Rather than taking Houdart's number, why don't you get your own? All you have to do is start up houdini and have it search the same position using N real cores and then 2N hyper threaded cores. See what kind of REAL speedup you see in terms of NPS, and then in terms of tree growth. And if the growth in the tree is smaller than the NPS improvement, I would agree that it looks pretty good for that program.
However, another point of experience. If NPS and overhead are identical, I would ALWAYS choose the N thread rather than 2N thread option, because 2N threads has a much higher variance in time and tree size, which is not a particularly good thing.
And please don't start on the "widening" red herring argument.
All it takes to get a better gain from hyper-threading is to be sloppy on memory accesses, don't group variables by temporal locality, don't strive for sequential accesses when possible, etc. Then a thread within the CPU stalls waiting on cache misses, and the other thread actually does useful work, and the NPS climbs. I have spent a lot of time working on locality issues. And on a new I7 with 4 cores, I don't see that 30% number. I'd be concerned if I did as the bigger the HT gain, the more stall issues a program has in a single thread, something that is always bad and which can usually at least be mitigated.

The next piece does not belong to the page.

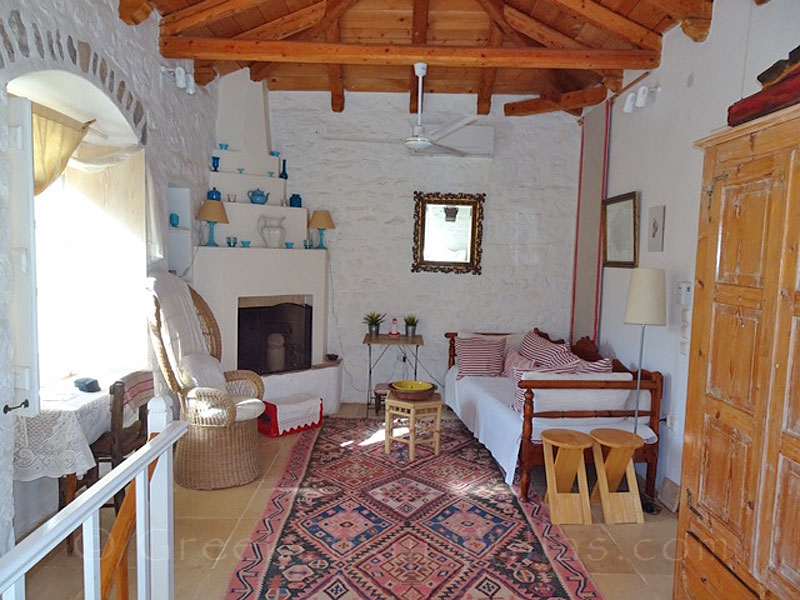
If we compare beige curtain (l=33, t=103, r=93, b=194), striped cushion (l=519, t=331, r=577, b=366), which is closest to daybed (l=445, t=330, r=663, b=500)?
striped cushion (l=519, t=331, r=577, b=366)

When you test using hyper-threading and only measure speed, you can't claim that hyper-threading is better in the general sense. You might have proved that the SMP overhead is smaller in Houdini than in most. Or you might have proved that the memory access locality is not done very well and hyper-threading is correcting some of that. If you just allow one degree of freedom you can measure it. Fixed depth will show perfectly the tree space growth. NPS shows how the actual program scales ignoring SMP growth. Then you can come much closer to figuring out why HT helps or hurts and why.